As her thin fingers curled round his, she exclaimed softly, ‘You are so like your father, Gideon. Your
hands…’ Her face clouded as she touched his damaged hand. ‘I would not have had this happen to you for all the world!’ Before he could stop her, she raised his hand to her lips and pressed a maternal kiss against it. ‘You have your father’s gift, and I wish so much that you and he…I have kept all the little drawings you have done for me and put them with your father’s sketches. I must show you those…’ Her eyes misted and Gideon felt his heart lurch against his ribs as her breathing became shallow and laboured.

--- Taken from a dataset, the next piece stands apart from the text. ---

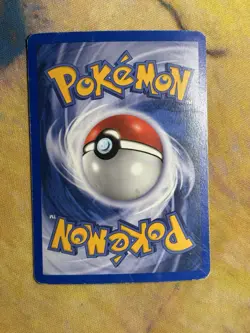 Pokemon TCG Team Aqua’s Lanturn 2004 28/95 Uncommon Reverse Holofoil HP - Image 4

There was a rap on the door and the maid came in, announcing quietly, ‘The doctor is here.’

When the doctor had finished his examination Gideon was waiting downstairs for him.

‘Miss Isherwood – how is she?’ he demanded.

‘Not good, I’m afraid. The damage caused by the force-feeding, combined with an existing weakness…’ He paused, aware of the tension emanating from Gideon. He had been a doctor for twenty-five years, and this was a part of his job that never got any easier.

‘The situation has, I fear, gone too far for an operation, and besides…’ He looked away from Gideon. Mary had been very specific about her wishes.

There was a small pause in which the ticking of the clock had such a sharp distinctiveness that Gideon wanted to pick it up and hurl it across
the room to silence it ticking away the seconds of Mary’s life.